─── SELECTED PASSAGE ───

The sky was raging in fury, lightning slashing across the dark skies, the wind blowing away the mist. The square was being emptied, the townspeople trying to get as far away as possible from the giant creature, whose red eyes were locked on the man standing in front of him in defiance. Any other mortal would cower before the behemoth, but this one was smiling. The creature started a conversation, its deep, booming voice echoing all over the place.
“Why don’t you run like the other mortals?”
“Not really my thing.”
“I will crush you.”
“You can try.”
The creature roared with anger, stomping its way across the plaza. Fionn didn’t waste time and jumped into the fray, slashing it with Black Fang. The creature replied in kind, raising its massive right claw and trying to shred Fionn like paper. He parried the attack with the sword, but the strength behind it almost broke his arm. He got ready to parry the second one, biting his lips to tolerate the pain, when an attack by Gaby on the creature’s back interrupted the exchange between them. Gaby’s twin blades were out of their sheaths and each shone with a clear, bright light, one glowing blue and the other red.
“Are those Tempest Blades too?” Fionn asked with an incredulous stare.
“Yes,” Gaby replied with her crooked smile. “Their names are Heartguard and Soulkeeper.”
“How did you…”
“You are not the only one with secrets, Greywolf,” Gaby said. “But that will have to wait, there is work to do.”
Both Fionn and Gaby jumped, attacked, dodged and parried the blows coming from the creature. But after every attack that the creature suffered at the hands of Fionn and Gaby, it regenerated immediately. It was growing angrier by the moment, picking up trash cans and throwing them, breaking walls and destroying the windows of the shops and pubs. The creature kept throwing things at them, forcing them to take cover behind a semi-crumbled wall. Behind the cover, they saw the men-spiders returning, attacking the scared patrons who were trying to get away from the creature.
“Those civilians need help. Would it be too much to ask you to help them?”
“As much as I would hate to leave you with all the fun you are right. They need me more than you do.” Gaby winked at Fionn. “Be careful.”
“I’m always careful.”
Fionn could only smile at her with admiration in his eyes. Gaby ran towards the running people, not losing a second in attacking the men-spiders. Her blades were streaks of red and blue light in the dark. Parts of the spider-like creatures started to fly off. She was efficient, Fionn thought, too efficient even for a Sister of Mercy. There were so many things he wanted to ask her. But that would have to wait. A girl, running away from the conflict, broke a heel and fell in front of the path of destruction of the larger creature. Its collection of sharpened teeth was in full sight in a mockery of a smile. Seeing that, Fionn ran towards the girl, covering her with his body as the claw descended upon her.

─── EXERCISE DATA ───

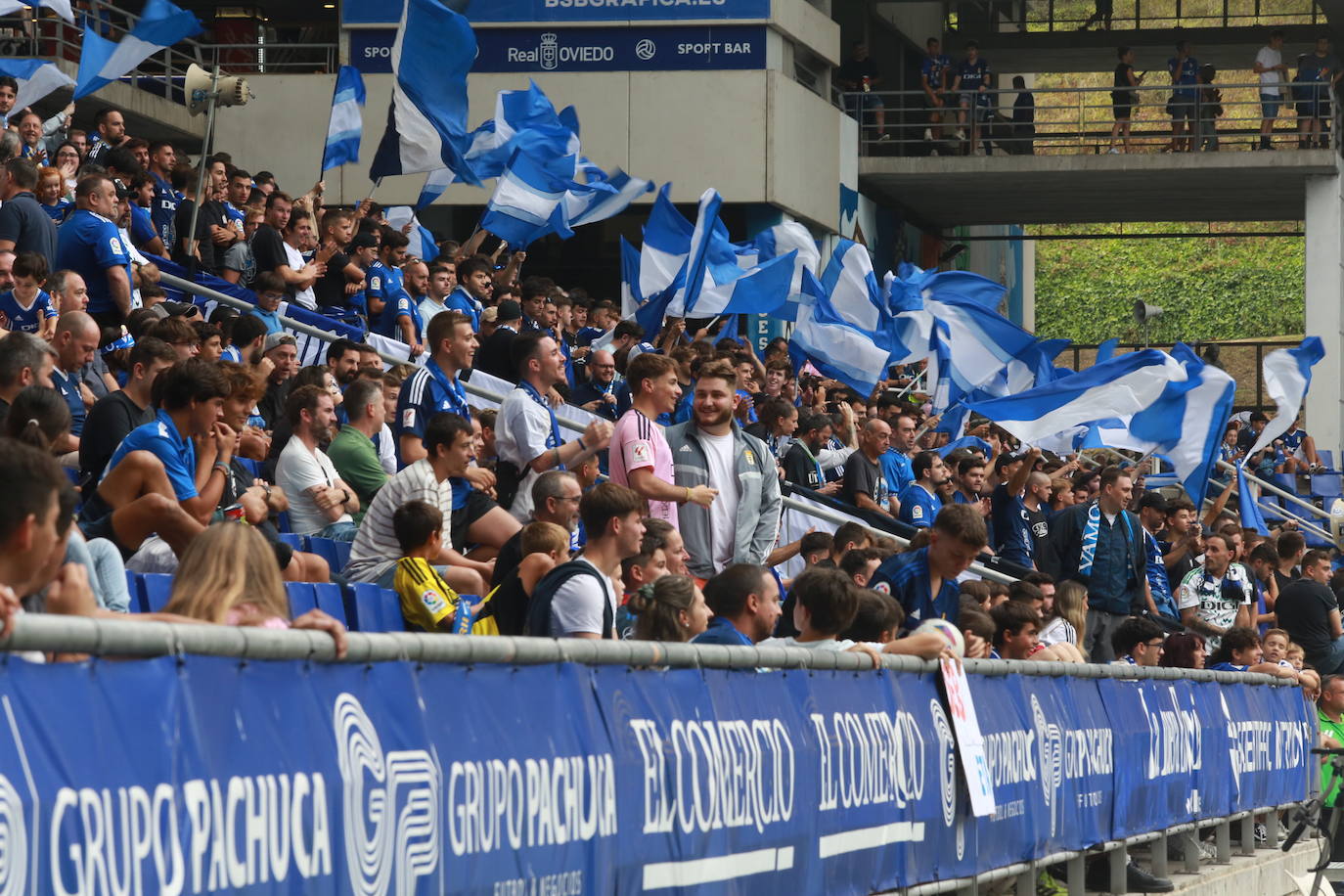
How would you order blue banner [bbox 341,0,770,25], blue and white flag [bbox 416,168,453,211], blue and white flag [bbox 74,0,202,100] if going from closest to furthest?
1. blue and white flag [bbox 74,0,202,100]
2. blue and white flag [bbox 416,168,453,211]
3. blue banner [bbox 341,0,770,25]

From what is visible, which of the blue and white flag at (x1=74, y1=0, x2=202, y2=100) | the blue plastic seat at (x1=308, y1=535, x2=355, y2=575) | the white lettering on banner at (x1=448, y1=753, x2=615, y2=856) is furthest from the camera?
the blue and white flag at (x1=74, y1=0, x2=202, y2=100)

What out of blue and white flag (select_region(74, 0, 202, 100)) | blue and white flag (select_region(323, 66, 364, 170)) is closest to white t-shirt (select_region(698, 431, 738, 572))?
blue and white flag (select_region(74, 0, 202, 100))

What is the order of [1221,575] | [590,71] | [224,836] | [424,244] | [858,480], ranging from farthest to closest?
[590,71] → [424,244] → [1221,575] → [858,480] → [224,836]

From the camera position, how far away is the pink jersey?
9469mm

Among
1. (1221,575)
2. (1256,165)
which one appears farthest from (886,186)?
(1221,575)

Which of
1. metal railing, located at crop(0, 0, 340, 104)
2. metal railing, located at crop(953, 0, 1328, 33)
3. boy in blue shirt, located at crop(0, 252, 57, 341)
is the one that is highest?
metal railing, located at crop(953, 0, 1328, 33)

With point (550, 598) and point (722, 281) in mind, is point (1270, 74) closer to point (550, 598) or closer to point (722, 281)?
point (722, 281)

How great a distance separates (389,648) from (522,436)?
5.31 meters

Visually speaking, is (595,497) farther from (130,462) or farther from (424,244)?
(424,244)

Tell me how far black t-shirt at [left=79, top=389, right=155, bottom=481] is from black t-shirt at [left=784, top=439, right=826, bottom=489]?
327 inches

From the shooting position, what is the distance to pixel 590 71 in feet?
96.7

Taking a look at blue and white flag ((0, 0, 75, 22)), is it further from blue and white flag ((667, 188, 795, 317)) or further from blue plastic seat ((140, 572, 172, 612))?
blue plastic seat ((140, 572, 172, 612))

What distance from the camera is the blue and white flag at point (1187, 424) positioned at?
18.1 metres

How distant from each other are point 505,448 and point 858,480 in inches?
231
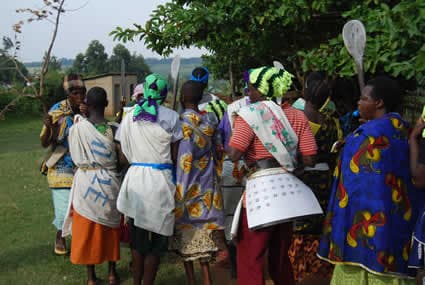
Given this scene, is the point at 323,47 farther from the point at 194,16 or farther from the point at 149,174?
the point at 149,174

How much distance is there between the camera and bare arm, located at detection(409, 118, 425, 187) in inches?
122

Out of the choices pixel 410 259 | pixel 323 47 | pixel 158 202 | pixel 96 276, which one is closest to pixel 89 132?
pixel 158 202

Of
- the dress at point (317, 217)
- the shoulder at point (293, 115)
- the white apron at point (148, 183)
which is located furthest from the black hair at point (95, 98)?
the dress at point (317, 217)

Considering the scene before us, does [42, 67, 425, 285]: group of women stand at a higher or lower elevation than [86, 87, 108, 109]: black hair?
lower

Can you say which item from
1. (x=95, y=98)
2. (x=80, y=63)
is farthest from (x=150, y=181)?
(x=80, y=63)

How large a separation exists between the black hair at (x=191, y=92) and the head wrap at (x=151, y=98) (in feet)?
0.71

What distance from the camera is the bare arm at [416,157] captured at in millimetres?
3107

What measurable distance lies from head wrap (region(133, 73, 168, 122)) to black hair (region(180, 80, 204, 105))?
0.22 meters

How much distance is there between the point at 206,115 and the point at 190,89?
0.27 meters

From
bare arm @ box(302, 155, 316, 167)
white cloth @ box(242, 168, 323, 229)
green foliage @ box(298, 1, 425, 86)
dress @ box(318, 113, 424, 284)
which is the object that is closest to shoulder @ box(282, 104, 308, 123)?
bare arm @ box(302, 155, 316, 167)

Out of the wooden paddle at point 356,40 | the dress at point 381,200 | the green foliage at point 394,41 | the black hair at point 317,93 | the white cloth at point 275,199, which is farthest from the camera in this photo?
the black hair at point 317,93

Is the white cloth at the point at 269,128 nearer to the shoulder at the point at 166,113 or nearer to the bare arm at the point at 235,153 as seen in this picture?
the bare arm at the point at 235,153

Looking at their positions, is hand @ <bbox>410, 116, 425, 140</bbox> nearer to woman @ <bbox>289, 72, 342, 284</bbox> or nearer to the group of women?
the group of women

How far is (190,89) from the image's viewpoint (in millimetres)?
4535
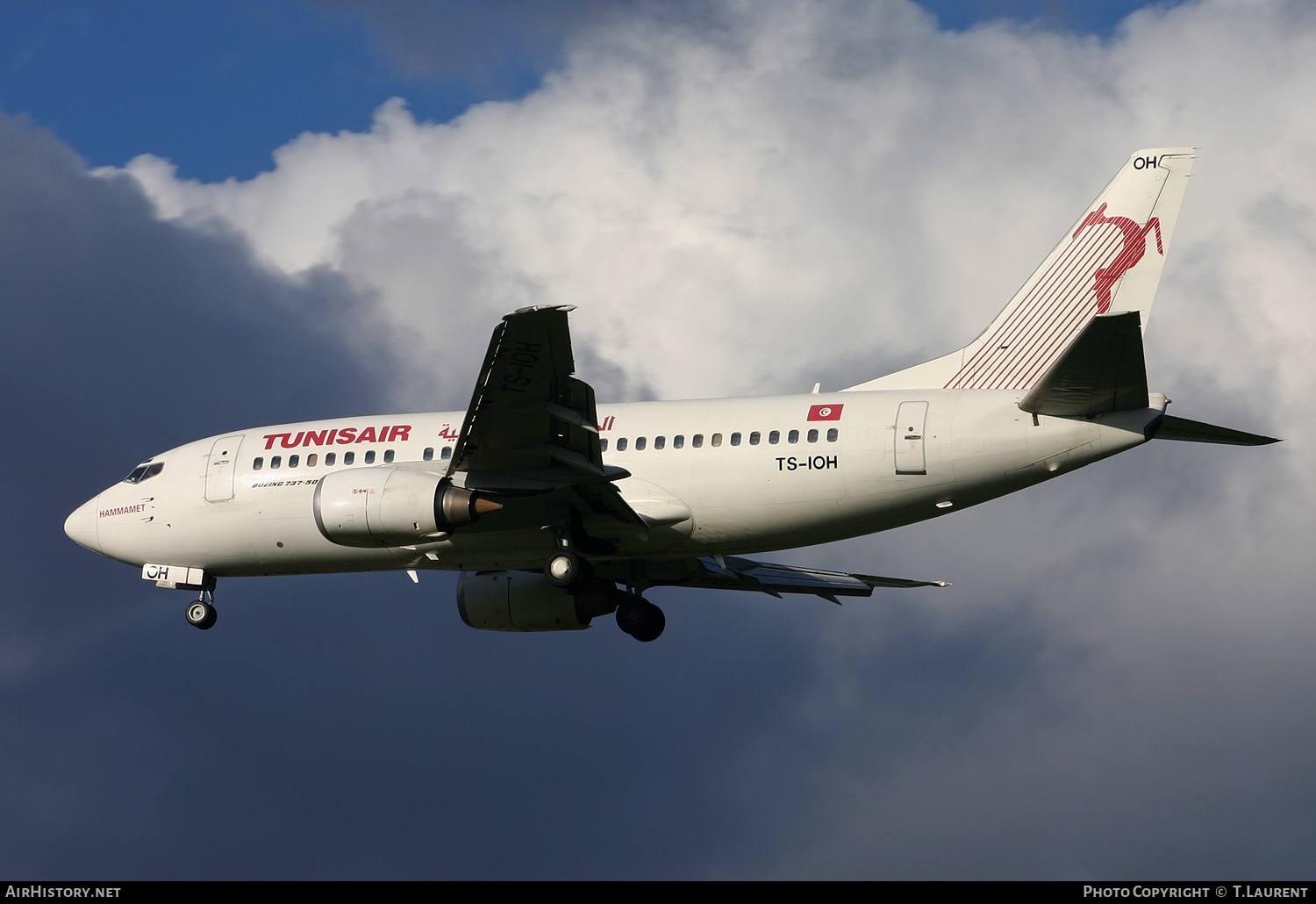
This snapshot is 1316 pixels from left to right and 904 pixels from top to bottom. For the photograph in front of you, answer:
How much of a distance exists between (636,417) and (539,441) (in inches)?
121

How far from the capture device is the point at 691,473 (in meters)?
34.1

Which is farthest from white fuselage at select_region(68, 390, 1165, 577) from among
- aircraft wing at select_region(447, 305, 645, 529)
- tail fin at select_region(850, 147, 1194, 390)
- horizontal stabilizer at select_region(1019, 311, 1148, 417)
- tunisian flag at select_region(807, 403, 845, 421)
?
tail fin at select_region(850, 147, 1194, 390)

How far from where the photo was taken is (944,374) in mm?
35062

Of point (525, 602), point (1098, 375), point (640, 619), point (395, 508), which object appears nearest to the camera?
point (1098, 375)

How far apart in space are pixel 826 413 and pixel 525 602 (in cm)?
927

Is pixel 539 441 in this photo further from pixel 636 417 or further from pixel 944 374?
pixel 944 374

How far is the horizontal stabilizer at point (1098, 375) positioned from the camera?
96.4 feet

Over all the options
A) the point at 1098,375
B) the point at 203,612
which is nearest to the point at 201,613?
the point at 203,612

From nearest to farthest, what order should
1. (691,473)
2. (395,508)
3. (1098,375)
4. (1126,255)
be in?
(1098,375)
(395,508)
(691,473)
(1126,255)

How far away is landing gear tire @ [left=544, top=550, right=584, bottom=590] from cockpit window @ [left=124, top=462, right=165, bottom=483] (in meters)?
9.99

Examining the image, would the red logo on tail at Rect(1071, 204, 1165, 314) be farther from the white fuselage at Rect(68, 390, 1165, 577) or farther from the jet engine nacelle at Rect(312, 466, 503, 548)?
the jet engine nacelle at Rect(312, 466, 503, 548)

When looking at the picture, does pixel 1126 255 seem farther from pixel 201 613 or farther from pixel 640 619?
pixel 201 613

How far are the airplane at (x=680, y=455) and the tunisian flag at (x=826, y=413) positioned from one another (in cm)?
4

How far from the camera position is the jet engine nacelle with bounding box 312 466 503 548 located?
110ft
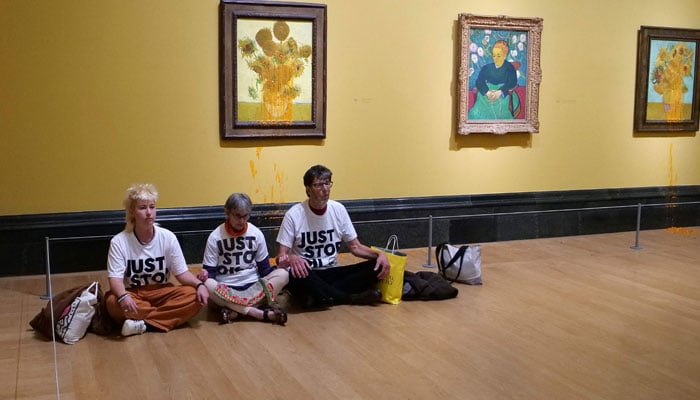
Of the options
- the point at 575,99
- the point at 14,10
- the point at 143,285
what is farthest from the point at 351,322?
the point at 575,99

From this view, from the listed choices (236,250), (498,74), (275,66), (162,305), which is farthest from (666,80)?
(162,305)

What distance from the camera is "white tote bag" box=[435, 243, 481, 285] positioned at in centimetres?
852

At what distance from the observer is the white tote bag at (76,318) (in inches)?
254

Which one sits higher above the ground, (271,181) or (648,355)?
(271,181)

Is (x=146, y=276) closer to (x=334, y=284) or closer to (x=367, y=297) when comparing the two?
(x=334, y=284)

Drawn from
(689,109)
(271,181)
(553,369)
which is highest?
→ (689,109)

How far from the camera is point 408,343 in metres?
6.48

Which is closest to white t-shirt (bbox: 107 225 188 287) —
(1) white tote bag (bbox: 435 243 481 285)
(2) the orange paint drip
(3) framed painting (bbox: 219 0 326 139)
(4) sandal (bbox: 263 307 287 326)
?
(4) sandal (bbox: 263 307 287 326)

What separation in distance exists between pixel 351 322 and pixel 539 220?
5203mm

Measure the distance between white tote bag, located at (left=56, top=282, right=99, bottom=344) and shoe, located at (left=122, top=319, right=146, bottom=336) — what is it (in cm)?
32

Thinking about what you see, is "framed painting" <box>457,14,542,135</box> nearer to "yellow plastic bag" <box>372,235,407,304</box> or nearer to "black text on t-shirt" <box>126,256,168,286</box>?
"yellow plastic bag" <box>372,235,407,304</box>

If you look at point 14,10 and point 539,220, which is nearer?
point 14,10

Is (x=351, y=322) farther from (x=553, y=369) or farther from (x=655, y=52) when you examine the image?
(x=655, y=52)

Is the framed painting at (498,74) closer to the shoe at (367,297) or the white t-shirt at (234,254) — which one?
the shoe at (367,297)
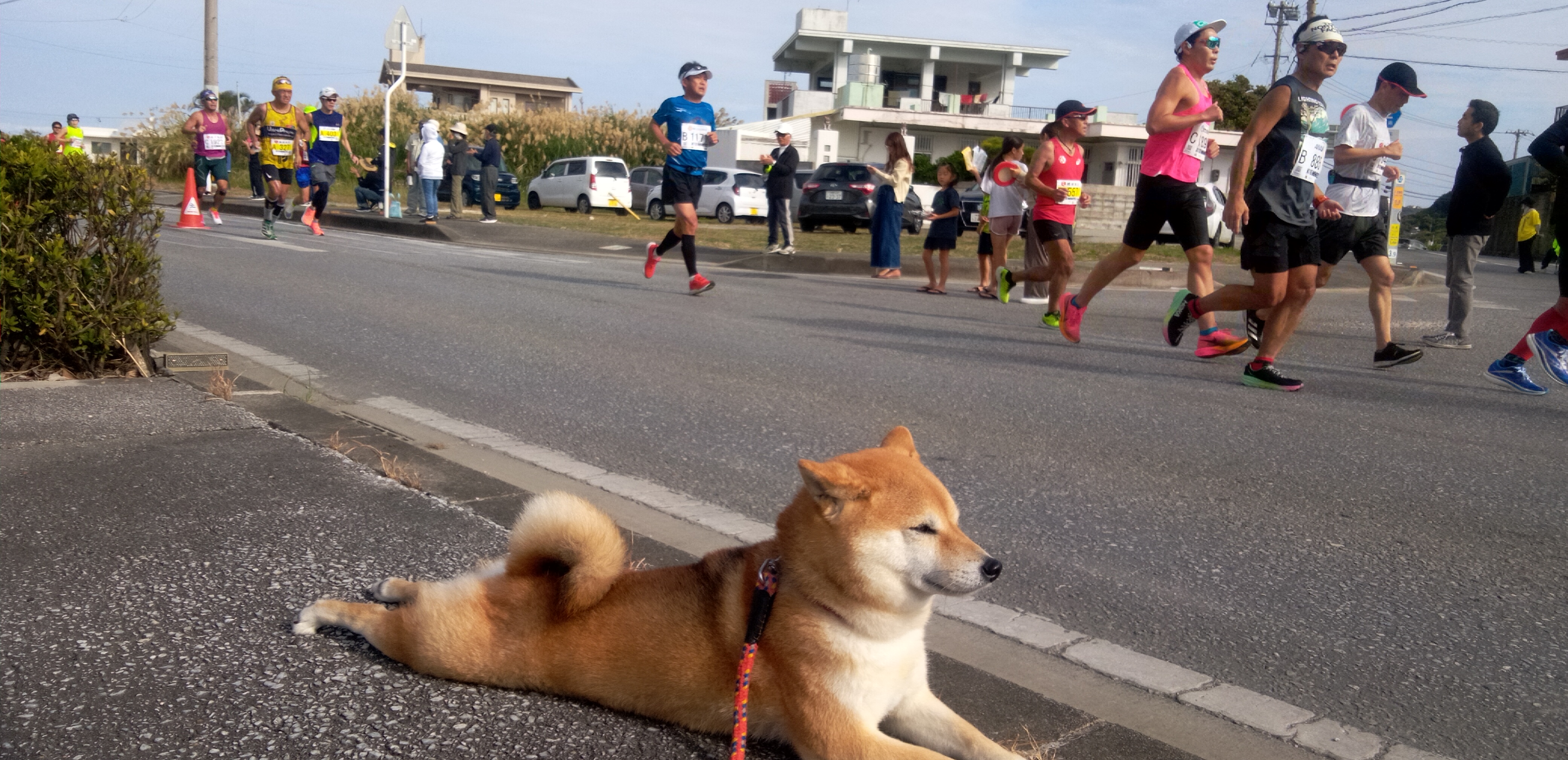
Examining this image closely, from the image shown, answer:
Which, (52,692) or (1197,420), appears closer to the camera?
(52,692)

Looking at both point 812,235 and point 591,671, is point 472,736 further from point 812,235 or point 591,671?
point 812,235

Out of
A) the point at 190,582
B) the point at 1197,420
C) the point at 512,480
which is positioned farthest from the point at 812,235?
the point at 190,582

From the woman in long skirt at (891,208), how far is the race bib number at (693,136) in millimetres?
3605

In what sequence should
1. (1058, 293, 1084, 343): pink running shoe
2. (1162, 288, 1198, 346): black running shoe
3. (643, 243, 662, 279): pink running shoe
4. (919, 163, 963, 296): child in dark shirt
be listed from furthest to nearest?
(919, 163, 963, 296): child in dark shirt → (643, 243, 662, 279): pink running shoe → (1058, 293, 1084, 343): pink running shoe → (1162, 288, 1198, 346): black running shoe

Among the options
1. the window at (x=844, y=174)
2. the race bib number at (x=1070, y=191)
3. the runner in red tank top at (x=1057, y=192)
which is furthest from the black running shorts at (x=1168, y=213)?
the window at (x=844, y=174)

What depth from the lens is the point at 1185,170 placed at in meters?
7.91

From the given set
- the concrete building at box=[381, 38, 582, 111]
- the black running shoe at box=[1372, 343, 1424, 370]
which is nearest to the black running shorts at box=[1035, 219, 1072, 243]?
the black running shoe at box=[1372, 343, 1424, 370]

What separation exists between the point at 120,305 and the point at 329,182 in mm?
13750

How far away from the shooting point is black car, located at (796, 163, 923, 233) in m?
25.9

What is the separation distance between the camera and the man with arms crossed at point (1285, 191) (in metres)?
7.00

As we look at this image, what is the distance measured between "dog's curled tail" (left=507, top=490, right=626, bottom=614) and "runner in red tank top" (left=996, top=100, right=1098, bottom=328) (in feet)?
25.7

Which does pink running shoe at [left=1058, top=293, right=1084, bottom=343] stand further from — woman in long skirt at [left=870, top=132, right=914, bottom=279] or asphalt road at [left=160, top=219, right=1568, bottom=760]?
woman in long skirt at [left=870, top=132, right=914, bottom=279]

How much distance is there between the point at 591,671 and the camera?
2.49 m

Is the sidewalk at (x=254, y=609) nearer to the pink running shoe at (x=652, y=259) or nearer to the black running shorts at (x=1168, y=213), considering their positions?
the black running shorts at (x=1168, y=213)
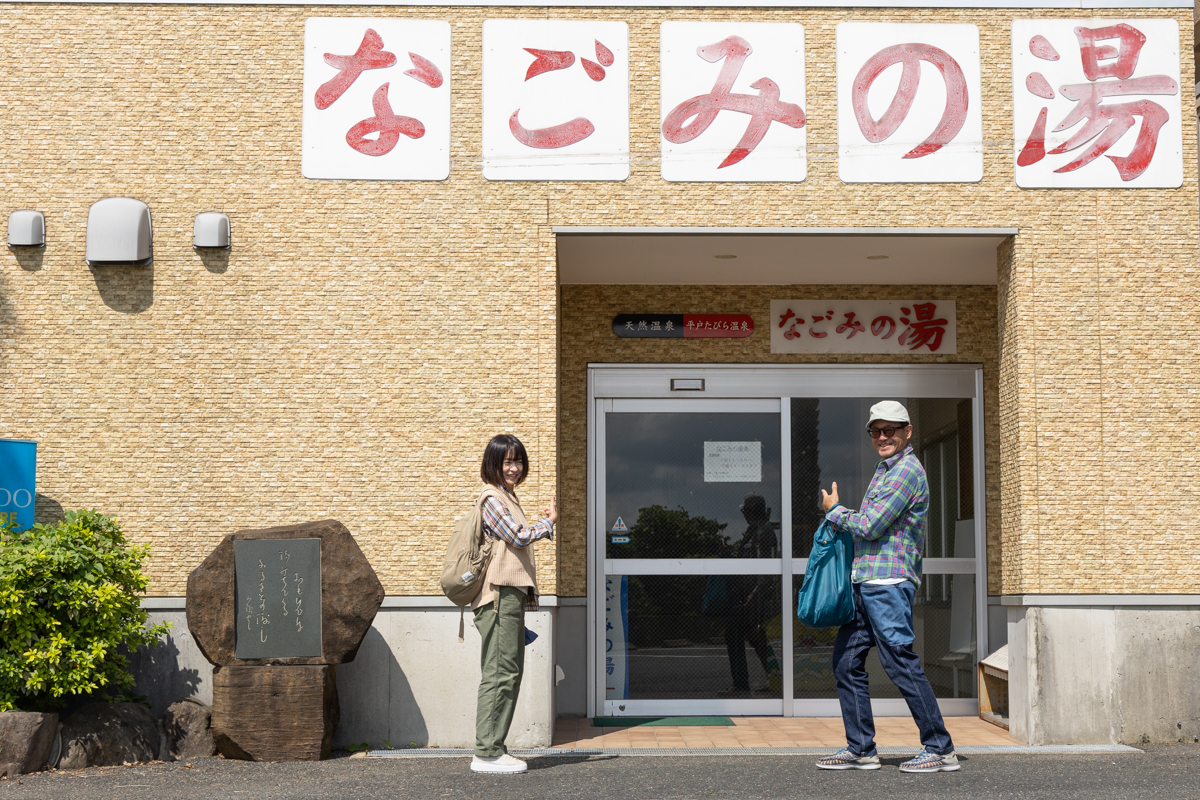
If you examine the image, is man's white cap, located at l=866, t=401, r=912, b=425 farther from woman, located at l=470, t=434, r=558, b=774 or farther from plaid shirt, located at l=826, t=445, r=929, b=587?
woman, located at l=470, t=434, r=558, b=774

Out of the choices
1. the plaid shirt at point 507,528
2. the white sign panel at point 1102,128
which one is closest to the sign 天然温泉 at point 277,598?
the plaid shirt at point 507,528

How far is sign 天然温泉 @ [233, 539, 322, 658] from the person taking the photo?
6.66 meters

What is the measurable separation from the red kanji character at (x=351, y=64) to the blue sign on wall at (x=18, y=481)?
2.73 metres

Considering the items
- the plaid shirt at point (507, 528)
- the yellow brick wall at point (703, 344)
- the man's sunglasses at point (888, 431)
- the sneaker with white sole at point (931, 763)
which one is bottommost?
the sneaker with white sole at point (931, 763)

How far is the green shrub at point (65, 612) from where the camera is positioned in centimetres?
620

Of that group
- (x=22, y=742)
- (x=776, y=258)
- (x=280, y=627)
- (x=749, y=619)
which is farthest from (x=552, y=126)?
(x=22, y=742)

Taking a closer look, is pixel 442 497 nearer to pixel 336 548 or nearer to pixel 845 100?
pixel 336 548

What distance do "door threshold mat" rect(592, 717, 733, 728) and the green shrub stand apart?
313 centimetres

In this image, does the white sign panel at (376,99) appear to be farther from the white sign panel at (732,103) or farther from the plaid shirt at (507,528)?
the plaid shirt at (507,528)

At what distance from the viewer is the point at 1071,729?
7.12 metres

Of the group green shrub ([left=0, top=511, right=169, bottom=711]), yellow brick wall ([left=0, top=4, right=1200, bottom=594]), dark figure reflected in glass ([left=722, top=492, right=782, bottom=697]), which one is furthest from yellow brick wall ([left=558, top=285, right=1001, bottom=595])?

───

EXERCISE AIM | Rewrite the battle passage from "The creature roared" up to and including "the other red.", putting "Grey Thorn" wherever "Black Fang" appears.

OUTPUT OF THE EXERCISE |
The creature roared with anger, stomping its way across the plaza. Fionn didn’t waste time and jumped into the fray, slashing it with Grey Thorn. The creature replied in kind, raising its massive right claw and trying to shred Fionn like paper. He parried the attack with the sword, but the strength behind it almost broke his arm. He got ready to parry the second one, biting his lips to tolerate the pain, when an attack by Gaby on the creature’s back interrupted the exchange between them. Gaby’s twin blades were out of their sheaths and each shone with a clear, bright light, one glowing blue and the other red.